(Saved entries)
________

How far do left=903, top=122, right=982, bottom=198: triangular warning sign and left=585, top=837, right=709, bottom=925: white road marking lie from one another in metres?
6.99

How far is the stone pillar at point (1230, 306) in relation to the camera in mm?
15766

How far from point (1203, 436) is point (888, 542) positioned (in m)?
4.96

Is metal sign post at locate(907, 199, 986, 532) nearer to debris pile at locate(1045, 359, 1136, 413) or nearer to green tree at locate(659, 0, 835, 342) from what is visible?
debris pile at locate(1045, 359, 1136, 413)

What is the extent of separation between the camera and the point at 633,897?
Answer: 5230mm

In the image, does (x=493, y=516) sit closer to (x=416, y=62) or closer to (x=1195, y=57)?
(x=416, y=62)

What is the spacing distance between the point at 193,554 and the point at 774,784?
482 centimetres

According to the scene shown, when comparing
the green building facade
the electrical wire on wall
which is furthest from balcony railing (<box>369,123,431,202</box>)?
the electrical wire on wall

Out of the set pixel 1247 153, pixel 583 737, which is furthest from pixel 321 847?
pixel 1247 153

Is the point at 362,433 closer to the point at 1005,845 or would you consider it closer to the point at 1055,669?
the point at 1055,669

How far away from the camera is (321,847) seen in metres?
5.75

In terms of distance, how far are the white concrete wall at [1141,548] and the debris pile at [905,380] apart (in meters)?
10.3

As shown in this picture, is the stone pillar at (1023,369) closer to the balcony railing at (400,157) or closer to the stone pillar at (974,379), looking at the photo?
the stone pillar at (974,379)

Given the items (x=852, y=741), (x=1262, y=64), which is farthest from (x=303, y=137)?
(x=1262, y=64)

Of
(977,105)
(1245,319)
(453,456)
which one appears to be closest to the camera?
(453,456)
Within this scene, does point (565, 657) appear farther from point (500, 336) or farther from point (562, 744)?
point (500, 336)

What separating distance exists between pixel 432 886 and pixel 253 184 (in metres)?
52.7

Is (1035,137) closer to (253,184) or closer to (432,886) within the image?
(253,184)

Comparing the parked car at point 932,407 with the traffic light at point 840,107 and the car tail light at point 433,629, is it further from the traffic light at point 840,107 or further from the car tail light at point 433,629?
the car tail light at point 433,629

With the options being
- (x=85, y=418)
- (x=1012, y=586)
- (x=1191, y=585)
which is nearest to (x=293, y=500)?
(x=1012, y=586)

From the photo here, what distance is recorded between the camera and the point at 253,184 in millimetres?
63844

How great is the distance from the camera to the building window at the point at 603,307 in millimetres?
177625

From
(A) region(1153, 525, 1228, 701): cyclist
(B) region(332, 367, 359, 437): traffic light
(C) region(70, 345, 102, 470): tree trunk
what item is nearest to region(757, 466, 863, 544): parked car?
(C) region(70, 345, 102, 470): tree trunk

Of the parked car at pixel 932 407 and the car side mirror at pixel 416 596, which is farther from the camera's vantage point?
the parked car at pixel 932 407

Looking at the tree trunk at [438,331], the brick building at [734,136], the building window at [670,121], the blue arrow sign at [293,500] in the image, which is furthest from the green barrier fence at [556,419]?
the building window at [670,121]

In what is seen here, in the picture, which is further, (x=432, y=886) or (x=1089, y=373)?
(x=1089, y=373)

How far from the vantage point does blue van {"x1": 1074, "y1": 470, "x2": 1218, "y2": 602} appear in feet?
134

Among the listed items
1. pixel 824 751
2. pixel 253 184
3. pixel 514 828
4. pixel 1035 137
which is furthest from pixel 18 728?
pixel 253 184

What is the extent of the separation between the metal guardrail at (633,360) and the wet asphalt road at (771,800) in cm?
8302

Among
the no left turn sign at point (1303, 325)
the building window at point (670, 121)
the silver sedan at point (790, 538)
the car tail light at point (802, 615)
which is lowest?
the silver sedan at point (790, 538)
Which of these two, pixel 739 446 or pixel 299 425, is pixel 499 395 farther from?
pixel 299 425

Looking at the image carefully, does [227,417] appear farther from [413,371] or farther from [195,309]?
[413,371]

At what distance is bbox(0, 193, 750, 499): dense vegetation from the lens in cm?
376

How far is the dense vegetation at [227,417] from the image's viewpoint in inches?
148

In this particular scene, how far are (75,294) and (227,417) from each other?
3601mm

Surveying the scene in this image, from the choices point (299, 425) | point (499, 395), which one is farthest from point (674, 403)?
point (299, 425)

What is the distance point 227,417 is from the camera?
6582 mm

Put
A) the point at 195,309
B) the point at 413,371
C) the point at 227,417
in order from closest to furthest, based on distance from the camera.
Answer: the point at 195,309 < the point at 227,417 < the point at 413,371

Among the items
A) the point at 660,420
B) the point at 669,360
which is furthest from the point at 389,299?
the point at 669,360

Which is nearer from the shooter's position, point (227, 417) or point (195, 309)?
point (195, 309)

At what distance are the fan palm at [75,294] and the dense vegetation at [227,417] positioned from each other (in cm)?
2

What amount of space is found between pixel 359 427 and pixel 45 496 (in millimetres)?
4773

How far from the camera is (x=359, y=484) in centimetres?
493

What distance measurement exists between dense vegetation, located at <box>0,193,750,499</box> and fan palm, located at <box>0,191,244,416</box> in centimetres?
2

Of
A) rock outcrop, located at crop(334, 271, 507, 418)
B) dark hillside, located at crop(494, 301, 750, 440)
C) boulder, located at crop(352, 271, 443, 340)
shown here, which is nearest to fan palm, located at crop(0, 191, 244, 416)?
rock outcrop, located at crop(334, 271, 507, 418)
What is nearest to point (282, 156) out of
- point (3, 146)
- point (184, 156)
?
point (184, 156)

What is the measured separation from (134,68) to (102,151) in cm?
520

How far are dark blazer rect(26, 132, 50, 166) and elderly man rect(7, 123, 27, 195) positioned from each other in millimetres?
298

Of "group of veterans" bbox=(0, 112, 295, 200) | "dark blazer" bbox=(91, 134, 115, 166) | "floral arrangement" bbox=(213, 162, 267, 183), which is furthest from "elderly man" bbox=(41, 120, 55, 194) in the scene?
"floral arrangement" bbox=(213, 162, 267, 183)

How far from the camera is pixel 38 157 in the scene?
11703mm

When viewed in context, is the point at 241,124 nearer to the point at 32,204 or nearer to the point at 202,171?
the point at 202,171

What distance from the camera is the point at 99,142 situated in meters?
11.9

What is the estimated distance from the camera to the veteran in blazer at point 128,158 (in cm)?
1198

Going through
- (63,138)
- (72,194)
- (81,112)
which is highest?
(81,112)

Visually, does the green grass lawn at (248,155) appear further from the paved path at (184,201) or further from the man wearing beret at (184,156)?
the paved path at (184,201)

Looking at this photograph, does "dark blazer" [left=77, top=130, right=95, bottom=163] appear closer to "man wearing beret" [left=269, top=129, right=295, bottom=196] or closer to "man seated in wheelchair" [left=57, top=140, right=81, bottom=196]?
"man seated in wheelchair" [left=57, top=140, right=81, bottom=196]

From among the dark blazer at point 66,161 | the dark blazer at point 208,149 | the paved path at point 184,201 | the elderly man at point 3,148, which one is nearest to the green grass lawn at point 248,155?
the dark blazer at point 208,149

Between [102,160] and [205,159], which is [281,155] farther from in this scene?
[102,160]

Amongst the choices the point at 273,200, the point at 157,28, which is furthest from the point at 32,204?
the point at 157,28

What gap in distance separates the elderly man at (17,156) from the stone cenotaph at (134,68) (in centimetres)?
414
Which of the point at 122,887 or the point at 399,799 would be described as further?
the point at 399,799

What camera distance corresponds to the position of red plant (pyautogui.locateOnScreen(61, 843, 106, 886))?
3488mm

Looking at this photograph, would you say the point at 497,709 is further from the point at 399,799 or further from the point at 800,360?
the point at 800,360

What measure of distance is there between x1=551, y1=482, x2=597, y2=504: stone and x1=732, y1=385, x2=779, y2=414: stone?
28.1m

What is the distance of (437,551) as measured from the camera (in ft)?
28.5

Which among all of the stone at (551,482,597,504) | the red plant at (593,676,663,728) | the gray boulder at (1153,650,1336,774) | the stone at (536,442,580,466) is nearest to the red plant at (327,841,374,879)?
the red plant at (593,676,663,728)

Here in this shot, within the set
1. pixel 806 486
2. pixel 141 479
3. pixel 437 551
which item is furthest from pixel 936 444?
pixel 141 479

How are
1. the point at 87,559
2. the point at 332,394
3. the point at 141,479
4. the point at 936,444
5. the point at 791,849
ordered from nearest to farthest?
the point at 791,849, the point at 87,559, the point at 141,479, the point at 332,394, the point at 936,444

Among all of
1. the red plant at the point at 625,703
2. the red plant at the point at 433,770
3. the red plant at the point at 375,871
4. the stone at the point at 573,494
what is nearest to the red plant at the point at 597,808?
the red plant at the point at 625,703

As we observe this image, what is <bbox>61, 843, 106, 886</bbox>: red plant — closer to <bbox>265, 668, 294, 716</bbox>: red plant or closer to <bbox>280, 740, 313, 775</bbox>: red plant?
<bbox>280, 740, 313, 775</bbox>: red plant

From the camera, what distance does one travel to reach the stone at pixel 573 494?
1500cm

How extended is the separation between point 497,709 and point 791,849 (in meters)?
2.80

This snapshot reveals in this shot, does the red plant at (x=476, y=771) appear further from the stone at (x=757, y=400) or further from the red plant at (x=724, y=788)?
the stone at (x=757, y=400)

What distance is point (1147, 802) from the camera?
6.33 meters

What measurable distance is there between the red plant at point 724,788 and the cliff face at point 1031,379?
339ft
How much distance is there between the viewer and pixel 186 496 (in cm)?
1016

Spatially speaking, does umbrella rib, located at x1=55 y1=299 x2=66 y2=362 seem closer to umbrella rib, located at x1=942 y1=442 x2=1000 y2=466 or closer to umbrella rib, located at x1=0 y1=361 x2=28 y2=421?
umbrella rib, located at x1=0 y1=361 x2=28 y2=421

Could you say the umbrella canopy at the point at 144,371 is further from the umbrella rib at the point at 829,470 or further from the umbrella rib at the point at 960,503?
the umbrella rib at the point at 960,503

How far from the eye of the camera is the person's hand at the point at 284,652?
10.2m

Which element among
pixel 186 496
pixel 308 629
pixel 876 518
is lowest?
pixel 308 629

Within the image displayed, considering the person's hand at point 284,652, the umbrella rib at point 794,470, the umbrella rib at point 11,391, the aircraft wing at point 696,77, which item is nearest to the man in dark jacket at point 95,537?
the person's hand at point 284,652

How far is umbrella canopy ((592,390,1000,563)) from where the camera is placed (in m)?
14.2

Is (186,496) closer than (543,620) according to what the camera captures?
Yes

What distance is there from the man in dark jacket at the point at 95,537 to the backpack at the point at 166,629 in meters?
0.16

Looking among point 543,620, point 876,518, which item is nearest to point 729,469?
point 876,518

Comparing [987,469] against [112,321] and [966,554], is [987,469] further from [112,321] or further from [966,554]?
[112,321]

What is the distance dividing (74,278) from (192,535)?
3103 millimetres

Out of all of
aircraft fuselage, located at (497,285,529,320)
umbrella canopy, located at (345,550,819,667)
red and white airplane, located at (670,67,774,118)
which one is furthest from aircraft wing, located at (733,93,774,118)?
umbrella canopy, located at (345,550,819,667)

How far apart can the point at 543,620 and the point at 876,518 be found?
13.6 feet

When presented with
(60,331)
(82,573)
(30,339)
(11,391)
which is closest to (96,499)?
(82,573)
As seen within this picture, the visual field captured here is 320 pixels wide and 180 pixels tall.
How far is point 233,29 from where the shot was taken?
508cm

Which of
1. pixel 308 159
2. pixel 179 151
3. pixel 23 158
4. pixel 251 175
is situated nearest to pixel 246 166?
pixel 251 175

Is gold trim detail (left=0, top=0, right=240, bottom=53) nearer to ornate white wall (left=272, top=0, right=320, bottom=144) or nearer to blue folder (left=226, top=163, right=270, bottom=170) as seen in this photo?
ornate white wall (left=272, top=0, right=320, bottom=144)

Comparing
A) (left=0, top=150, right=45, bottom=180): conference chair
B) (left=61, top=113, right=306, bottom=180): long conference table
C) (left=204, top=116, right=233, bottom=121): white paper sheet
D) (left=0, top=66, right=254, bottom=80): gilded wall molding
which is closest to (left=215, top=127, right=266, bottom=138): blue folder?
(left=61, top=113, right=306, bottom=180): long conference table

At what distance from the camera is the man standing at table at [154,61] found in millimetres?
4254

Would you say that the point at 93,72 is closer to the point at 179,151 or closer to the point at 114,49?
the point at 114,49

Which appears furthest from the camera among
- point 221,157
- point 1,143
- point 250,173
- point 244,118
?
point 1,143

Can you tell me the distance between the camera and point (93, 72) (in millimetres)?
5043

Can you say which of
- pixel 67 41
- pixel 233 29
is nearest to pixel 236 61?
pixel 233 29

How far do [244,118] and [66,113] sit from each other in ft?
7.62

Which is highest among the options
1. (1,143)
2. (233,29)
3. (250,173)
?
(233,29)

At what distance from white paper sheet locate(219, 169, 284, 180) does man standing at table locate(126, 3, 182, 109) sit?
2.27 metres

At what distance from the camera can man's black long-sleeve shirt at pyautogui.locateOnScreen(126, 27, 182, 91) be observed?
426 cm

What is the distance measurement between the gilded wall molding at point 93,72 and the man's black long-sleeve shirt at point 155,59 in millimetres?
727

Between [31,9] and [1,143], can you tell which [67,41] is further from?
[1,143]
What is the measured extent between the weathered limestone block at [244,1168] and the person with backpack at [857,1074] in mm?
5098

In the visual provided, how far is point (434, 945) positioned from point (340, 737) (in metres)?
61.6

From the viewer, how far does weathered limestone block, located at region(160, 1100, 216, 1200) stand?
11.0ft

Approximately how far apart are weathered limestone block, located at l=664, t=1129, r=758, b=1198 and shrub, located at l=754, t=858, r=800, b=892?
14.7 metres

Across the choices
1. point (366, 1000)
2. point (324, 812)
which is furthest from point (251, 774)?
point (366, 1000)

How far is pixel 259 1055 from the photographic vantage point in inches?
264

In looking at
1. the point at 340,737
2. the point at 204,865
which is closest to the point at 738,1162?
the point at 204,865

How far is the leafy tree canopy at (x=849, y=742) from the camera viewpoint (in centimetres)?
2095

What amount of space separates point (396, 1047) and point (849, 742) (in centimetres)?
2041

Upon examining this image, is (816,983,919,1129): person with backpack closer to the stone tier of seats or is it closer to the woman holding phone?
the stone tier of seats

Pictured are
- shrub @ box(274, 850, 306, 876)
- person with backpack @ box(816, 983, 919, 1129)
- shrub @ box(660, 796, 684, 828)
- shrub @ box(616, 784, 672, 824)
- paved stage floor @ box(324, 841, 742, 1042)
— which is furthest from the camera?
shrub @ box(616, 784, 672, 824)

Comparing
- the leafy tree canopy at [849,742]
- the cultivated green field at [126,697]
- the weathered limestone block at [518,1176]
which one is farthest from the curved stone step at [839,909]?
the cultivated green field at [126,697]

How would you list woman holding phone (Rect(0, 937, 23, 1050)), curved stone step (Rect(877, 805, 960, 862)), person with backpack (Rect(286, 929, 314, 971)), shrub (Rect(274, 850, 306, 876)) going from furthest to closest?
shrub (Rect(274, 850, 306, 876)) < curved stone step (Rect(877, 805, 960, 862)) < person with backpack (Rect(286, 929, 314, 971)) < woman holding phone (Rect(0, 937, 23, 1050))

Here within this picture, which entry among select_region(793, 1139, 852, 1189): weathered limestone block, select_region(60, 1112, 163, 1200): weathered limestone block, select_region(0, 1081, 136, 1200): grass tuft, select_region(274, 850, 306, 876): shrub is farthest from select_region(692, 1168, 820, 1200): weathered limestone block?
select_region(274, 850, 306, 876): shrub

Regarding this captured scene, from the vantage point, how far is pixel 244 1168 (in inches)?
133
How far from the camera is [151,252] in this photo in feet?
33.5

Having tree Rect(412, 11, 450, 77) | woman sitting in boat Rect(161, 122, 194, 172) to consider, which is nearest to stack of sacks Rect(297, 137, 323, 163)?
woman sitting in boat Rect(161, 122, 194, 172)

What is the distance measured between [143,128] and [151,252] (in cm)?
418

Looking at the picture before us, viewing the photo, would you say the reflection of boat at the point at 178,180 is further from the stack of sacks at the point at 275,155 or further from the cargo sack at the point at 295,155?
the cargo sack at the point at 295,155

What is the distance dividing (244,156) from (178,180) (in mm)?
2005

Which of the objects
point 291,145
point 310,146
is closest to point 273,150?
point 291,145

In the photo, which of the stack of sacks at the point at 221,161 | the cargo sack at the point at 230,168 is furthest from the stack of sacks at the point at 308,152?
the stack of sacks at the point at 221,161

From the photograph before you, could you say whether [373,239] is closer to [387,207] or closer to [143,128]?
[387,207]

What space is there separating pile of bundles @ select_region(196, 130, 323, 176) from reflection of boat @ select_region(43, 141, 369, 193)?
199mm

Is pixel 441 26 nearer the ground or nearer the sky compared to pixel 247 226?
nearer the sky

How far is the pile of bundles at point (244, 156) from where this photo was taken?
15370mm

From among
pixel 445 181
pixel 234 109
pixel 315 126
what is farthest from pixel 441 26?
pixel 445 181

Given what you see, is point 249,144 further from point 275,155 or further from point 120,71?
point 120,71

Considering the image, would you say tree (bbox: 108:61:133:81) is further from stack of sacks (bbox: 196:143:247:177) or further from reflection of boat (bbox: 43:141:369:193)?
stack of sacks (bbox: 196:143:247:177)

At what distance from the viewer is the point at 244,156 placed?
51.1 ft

________

What you are asked to do | Select and copy every line in the records above that contains the string "sign", treating uppercase and lowercase as different.

Reply |
How far do left=903, top=122, right=982, bottom=198: triangular warning sign and left=585, top=837, right=709, bottom=925: white road marking lie from one another in metres?
Is metal sign post at locate(907, 199, 986, 532) nearer to debris pile at locate(1045, 359, 1136, 413) or nearer to green tree at locate(659, 0, 835, 342) from what is visible?
Looking at the tree trunk at [438,331], the brick building at [734,136], the building window at [670,121], the blue arrow sign at [293,500] in the image, which is furthest from the green barrier fence at [556,419]?
the no left turn sign at point (1303, 325)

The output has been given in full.